Te analyseren tekst>
"""

Sinds een paar dagen woon ik samen. Zowel hij als ik hebben lang uitgekeken naar dit moment. Toch lijkt het nu al- niet zo geweldig smoothly te verlopen. Zelfs na een relatie van bijna zeven jaar, blijkt namelijk dat we toch niet àlles wisten over mekaar.
Zo heb ik, na veel gezeur, toch maar een plaatsje vrijgemaakt in de badkamerkast voor zijn toiletspullen. In plaats van een lade vol volgens kleur geordende nagellakjes is er nu een lade vol slecht onderhouden scheergerief. In plaats van een luxueuze roze doos vol gezichtscrèmes is er nu een kartonnen doos vol mannenprul waar ik niks mee kan. Ik word er een beetje triest van. Wat ik echter nog triester vind, is dat hij zich helemaal niet kan verplaatsen in mijn tristesse: Marie, waarom heb jij twaalf soorten shampoo?. Uit zijn gezucht leid ik af dat mijn vind ik- logische antwoord (omdat ik erg moeilijk haar heb, schat) hem niet lijkt te bevredigen.

"""

Aangeleverde gegevens>
"""

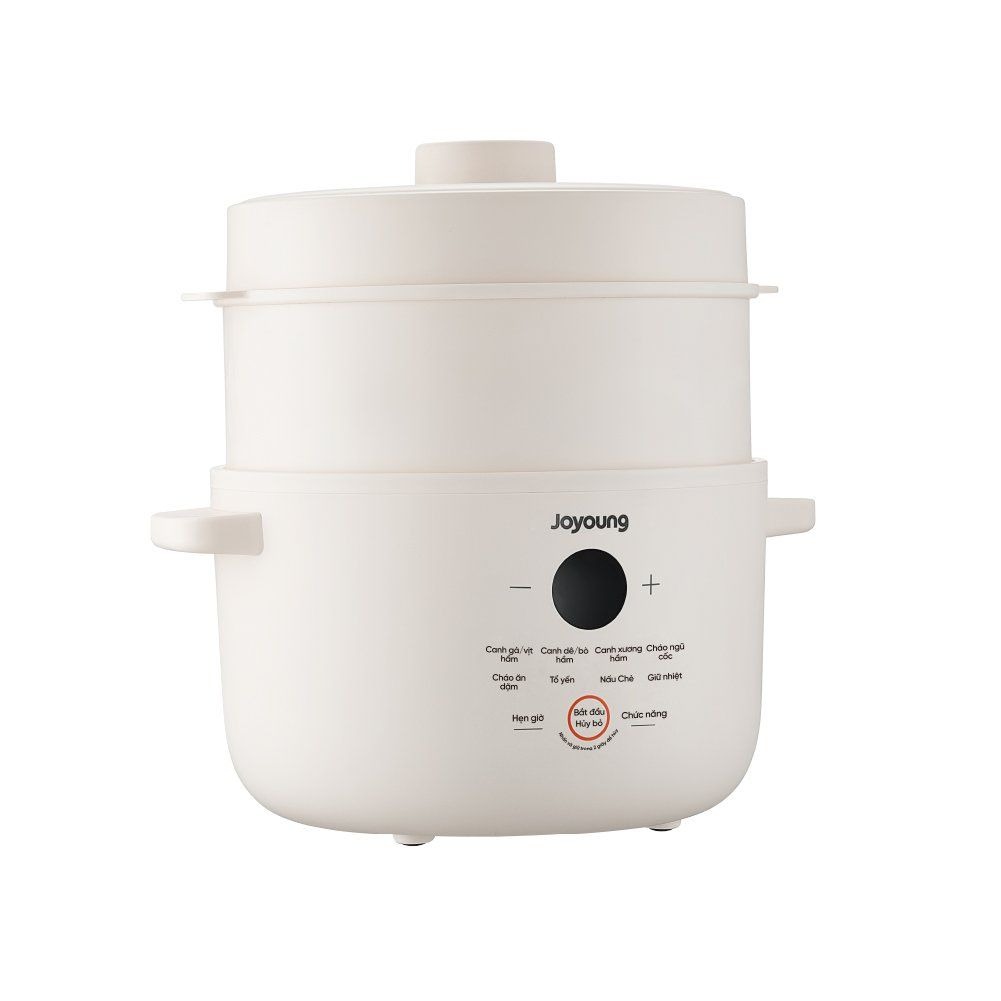 Nồi nấu chậm Joyoung JSC-187 – ảnh 8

"""

Opdracht>
Hoe lang had de ik-figuur volgens de tekst over samenwonen al een relatie?

Oplossing>
Bijna zeven jaar.